GIVEN TEXT:
Bringing a bit of Paris with me, in the sense of simple breakfast food. I made myself a bagette with butter and jam for breakfast. A bagette that has lasted me days in making the same meal multiple times. The crust has become hard and crumbly, but the center has remained soft.
Last night I started to make myself some ravioli I bought cheap from the carrefour, but as I poured the noodles into the water beginning to boil I noticed that mold had started to form on them. (The downside of buying things on their day of expiration.) Let down and left a little hungry I decided to treat myself to a nice sunday brunch the next day at L'épicerie. One of the few places open on sunday. It has a cozy interior. /I noticed them selling antiques at one of the local antique markets once/. Paying attention to when being seated I ask to be sat in the back room with Inga. Filled with antiques and coated in wallpaper.
The menu is rather limited to just tartines (the specials of the day always seem to be more elaborate, and never disappoint) but their drink section is rather elaborate and there is a section of 'ancien' drinks that I have started to try a different one each time I visit. I always forget the name before it even arrives. Today's seemed to be a sweet dessert wine.
The tartine was a paste of vegetables and spicy French mustard. Then with a few pieces of thinly sliced sausage. More recipes to reverse engineer and return to the States with. Perhaps with a few alterations to make it vegetarian. Or Pescetarian (their fruits of the sea tartine special from last time... Little octopus on toast..).

SOURCE MATERIAL:
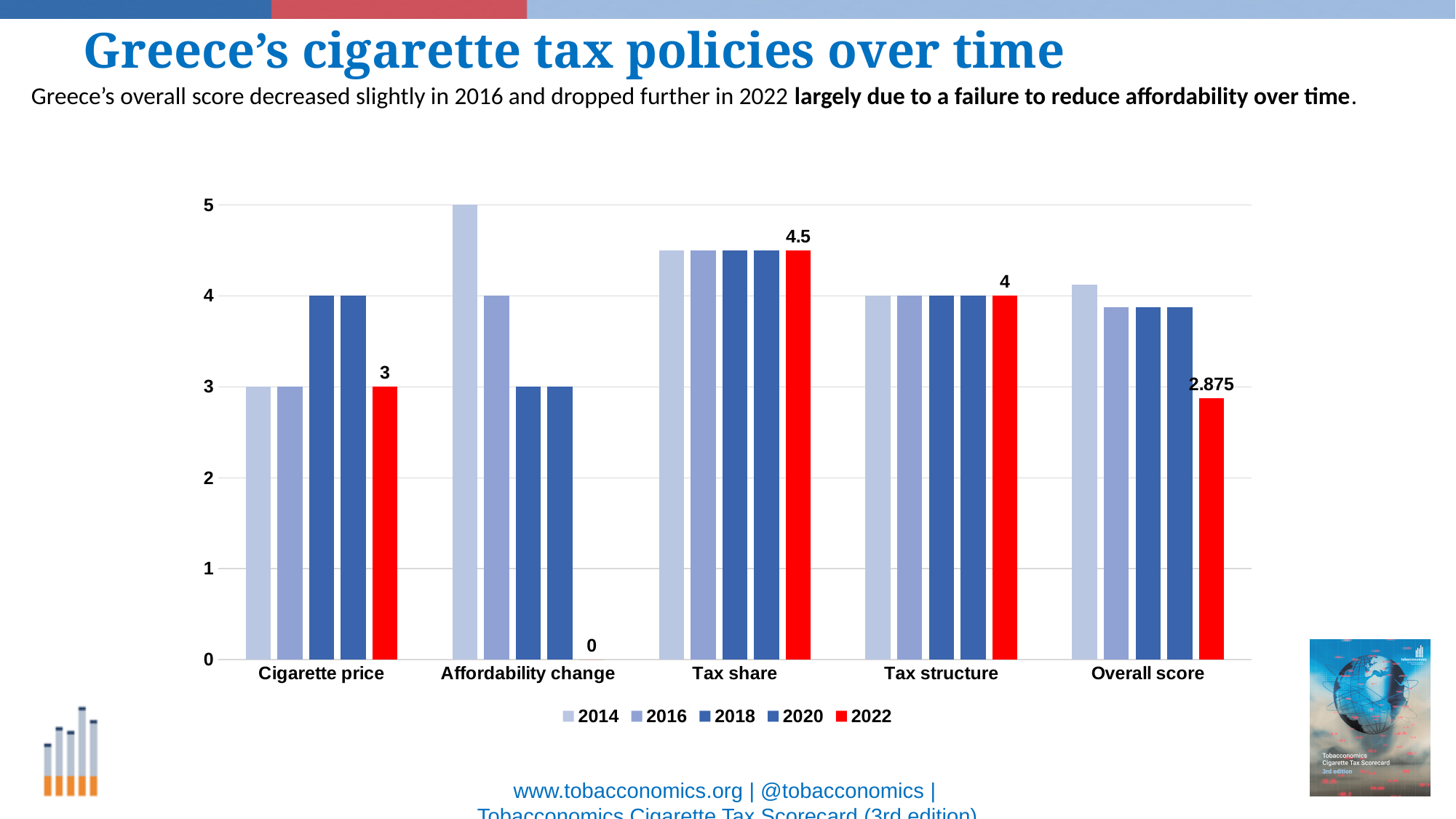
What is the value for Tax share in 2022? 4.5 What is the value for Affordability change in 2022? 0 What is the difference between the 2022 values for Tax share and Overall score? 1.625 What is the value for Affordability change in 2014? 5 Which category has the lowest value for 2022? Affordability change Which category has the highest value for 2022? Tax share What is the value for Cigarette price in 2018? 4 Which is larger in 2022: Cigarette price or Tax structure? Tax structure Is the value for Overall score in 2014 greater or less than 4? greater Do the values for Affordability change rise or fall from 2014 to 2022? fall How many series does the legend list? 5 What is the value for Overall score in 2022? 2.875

TO DO:
Can you retype the part of the brunch entry that opens with the words containing "The menu is" and closes with "octopus on toast..)."? The data has no role in this.

OUTPUT OF THE EXERCISE:
The menu is rather limited to just tartines (the specials of the day always seem to be more elaborate, and never disappoint) but their drink section is rather elaborate and there is a section of 'ancien' drinks that I have started to try a different one each time I visit. I always forget the name before it even arrives. Today's seemed to be a sweet dessert wine.
The tartine was a paste of vegetables and spicy French mustard. Then with a few pieces of thinly sliced sausage. More recipes to reverse engineer and return to the States with. Perhaps with a few alterations to make it vegetarian. Or Pescetarian (their fruits of the sea tartine special from last time... Little octopus on toast..).